ACT government agencies are sitting on a backlog of duplicated digital images across multiple public-facing and internal databases, and the pressure to fix the problem is mounting. The issue — redundant, mismatched or conflicting image files stored across systems — has surfaced repeatedly in recent digital-governance reviews, with records managers, archivists and IT specialists now pushing for a coordinated response before it compounds further.
The timing matters. The ACT Government's Digital Strategy, which sets a roadmap through 2027, places data integrity at its centre. Duplicate imagery is not a cosmetic glitch; it creates compliance risks under the Territory Records Act 2002, inflates storage costs, and — critically for agencies managing public assets — can mean the wrong version of a document or site photo ends up in a planning or procurement decision.
Where the Problem Shows Up
Two institutions keep coming up in conversations among Canberra's digital records community: the ACT Planning directorate, which manages spatial imagery and building assessment photos across suburbs from Gungahlin to Tuggeranong, and the Australian National University's digital collections team on Acton's Chifley Road precinct. Both organisations maintain large image libraries that draw from multiple ingestion points — field officers, contractors, third-party consultants — creating fertile conditions for duplication.
At the planning directorate level, the concern is practical. When a residential development in, say, the Belconnen town centre corridor goes through assessment, multiple officers may upload site photos independently. Without a deduplication protocol, the same image can appear under different file names, different metadata tags, or even different assessed properties. That kind of administrative confusion has downstream consequences for Freedom of Information requests and for the integrity of development records that remain on the public register for decades.

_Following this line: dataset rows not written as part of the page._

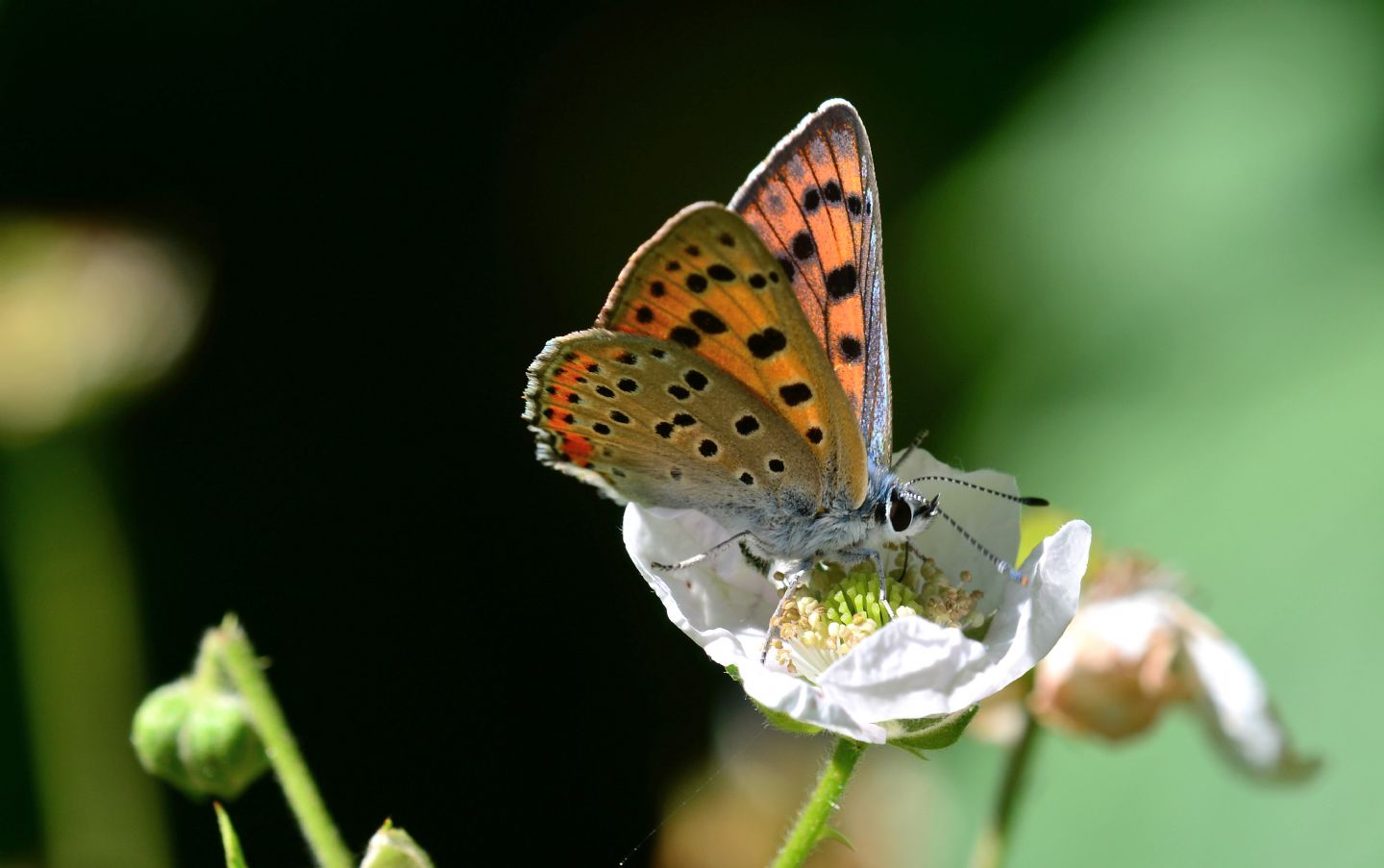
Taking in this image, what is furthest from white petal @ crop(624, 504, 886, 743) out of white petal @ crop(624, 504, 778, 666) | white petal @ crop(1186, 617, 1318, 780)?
white petal @ crop(1186, 617, 1318, 780)

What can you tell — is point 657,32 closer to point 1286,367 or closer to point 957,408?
point 957,408

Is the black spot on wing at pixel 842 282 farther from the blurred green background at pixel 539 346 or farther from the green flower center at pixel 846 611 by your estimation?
the blurred green background at pixel 539 346

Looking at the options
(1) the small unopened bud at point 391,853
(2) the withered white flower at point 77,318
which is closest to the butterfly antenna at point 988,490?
(1) the small unopened bud at point 391,853

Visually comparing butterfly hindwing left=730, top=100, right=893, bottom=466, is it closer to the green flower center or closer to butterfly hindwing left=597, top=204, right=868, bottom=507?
butterfly hindwing left=597, top=204, right=868, bottom=507

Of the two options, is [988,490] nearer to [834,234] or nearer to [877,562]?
[877,562]

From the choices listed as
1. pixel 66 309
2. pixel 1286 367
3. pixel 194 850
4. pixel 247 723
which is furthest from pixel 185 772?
pixel 1286 367

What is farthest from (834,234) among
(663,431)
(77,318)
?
(77,318)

The ANU Library, which operates one of the largest research image repositories in the southern hemisphere, has been working through a digitisation push since at least 2023. Librarians and digital archivists there have publicly flagged — through conference presentations and sector working groups — that legacy image management systems create near-duplicate proliferation when collections are migrated from older platforms. The University of Canberra's Bruce campus research services team faces comparable issues as it scales its own digital output.

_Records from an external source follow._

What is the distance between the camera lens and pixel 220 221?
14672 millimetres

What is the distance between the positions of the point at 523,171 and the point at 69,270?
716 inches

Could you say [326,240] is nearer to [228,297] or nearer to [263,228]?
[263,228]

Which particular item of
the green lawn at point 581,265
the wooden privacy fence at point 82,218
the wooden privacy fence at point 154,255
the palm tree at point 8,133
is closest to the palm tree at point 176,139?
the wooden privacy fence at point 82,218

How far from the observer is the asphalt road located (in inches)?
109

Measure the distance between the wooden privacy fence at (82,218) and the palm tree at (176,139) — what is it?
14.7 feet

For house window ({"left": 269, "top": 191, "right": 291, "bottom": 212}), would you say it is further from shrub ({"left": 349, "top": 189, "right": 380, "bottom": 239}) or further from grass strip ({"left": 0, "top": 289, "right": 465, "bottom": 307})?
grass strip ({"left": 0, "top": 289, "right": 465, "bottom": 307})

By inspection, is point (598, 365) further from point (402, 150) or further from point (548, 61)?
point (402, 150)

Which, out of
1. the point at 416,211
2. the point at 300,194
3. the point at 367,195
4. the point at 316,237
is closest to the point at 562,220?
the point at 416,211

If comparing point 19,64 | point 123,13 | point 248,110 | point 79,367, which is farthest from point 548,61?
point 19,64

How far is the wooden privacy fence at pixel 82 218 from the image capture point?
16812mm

What Needs to Happen, and When
Digital records specialists working across the ACT public sector broadly agree on a few fundamentals, even if agency-by-agency implementation lags behind. Perceptual hashing — a technique that identifies visually similar images even when file names or formats differ — is now considered the baseline standard for deduplication at scale. Tools that support this approach are commercially available, and several open-source options are actively used in local government contexts across Australia.

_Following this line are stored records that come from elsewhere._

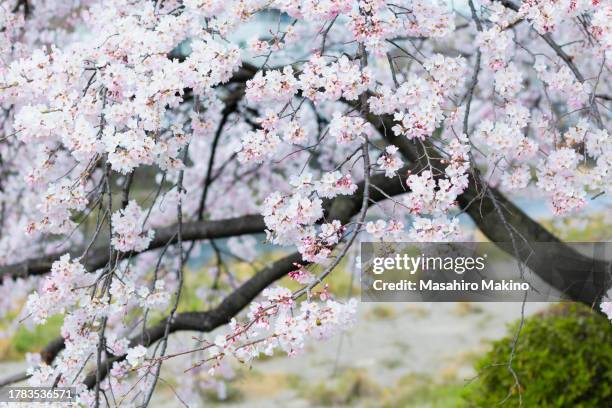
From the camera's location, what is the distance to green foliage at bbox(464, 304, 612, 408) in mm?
2959

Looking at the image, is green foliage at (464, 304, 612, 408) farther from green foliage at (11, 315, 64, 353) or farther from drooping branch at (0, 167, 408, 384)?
green foliage at (11, 315, 64, 353)

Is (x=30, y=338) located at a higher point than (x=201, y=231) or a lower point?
higher

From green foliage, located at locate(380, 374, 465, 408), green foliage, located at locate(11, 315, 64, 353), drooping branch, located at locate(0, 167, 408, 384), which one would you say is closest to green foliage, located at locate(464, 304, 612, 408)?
drooping branch, located at locate(0, 167, 408, 384)

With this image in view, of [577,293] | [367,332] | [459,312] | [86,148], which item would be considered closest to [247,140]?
[86,148]

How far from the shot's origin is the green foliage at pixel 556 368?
2.96m

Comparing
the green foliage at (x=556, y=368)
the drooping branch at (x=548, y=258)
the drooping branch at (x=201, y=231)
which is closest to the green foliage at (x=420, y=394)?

The ACT Government's whole-of-government procurement framework, updated in early 2025, already contemplates data-quality tooling under its ICT category schedules. The question is whether individual directorates are prioritising budget allocation for this category of work. Storage costs for government cloud infrastructure under the ACT's agreements with providers have risen in line with broader market trends — enterprise cloud storage pricing increased around 15 to 20 percent across major providers between 2023 and 2025, according to industry benchmarking published by Gartner — making the cost-of-inaction argument easier to make.
For public servants in Civic and Barton who manage image-heavy workflows, the practical advice from digital governance consultants is straightforward: conduct an audit before the next major system migration, not after. The cost of remediation grows non-linearly once duplicates are embedded across multiple integrated systems. A pre-migration audit of even a mid-sized image repository — say, 50,000 to 100,000 files — typically takes between four and eight weeks with appropriate tooling, according to sector guidance published by the Australian Society of Archivists.
A formal ACT Government policy on digital image deduplication does not yet exist as a standalone instrument. Whether the Digital, Data and Technology Solutions directorate moves to produce one in the current budget cycle — the 2026-27 ACT Budget was handed down in June — is the question records managers across town are now watching closely.